## Exercise brief
Exactly the lines from the start of the data through the line containing "scientific name: Muntiacus vuquangensis" should be output, with both ends kept and nothing added.

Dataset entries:
☆ ☆ ☆ ☆

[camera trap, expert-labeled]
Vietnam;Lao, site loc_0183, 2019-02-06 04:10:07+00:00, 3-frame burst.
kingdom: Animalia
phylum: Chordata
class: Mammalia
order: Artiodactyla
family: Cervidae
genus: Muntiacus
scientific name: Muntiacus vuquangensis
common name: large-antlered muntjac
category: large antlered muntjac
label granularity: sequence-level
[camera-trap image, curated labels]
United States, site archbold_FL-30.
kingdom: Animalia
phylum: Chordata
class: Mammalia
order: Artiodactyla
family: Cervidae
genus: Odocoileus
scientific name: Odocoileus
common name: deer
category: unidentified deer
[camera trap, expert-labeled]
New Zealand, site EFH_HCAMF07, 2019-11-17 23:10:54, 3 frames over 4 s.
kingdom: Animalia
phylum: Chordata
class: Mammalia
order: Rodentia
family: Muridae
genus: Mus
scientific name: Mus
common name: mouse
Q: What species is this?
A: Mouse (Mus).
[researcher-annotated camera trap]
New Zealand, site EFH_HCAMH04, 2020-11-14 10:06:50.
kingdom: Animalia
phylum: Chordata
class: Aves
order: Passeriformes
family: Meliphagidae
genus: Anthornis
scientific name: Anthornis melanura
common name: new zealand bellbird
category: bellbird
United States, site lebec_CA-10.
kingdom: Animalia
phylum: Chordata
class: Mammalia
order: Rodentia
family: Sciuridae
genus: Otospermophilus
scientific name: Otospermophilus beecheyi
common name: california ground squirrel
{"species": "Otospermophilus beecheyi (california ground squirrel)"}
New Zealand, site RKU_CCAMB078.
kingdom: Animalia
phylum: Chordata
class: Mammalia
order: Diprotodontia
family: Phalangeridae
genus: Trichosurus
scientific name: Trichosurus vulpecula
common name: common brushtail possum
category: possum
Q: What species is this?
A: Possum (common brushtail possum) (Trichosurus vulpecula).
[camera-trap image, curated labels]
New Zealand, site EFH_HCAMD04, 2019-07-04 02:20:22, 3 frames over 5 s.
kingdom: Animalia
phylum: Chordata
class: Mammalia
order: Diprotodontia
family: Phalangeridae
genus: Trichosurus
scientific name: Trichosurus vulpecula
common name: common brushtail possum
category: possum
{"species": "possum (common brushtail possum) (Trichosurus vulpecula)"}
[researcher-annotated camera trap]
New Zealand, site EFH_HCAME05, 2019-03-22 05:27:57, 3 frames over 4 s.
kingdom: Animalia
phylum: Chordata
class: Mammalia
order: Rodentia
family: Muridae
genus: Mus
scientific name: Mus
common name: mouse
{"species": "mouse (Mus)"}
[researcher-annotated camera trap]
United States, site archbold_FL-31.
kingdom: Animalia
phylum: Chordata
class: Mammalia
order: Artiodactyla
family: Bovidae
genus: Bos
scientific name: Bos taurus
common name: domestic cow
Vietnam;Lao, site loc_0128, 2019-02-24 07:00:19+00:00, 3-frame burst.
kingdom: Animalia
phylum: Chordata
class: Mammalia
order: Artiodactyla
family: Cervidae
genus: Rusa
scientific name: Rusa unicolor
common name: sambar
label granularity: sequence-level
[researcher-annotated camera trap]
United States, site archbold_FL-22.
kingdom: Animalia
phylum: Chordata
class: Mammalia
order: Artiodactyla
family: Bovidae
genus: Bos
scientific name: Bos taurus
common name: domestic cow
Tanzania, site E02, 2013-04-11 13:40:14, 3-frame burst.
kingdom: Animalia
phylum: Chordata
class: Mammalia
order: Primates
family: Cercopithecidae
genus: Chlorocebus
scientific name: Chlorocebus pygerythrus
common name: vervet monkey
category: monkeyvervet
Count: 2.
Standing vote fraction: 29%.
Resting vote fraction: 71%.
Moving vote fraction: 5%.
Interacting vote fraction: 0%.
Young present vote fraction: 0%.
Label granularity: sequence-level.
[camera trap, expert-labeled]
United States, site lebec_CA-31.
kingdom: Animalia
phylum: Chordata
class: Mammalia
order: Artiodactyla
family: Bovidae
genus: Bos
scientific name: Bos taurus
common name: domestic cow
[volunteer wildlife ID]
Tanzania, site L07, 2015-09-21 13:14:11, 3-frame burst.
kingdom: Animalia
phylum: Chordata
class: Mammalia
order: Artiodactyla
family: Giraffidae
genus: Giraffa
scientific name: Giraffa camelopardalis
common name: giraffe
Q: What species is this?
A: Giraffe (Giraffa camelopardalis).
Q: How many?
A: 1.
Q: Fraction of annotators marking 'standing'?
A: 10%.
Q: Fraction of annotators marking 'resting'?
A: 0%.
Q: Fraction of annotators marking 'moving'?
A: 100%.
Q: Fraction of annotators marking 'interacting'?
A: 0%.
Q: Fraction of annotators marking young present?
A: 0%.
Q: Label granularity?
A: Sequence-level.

☆ ☆ ☆ ☆

## Result of the exercise
[camera trap, expert-labeled]
Vietnam;Lao, site loc_0183, 2019-02-06 04:10:07+00:00, 3-frame burst.
kingdom: Animalia
phylum: Chordata
class: Mammalia
order: Artiodactyla
family: Cervidae
genus: Muntiacus
scientific name: Muntiacus vuquangensis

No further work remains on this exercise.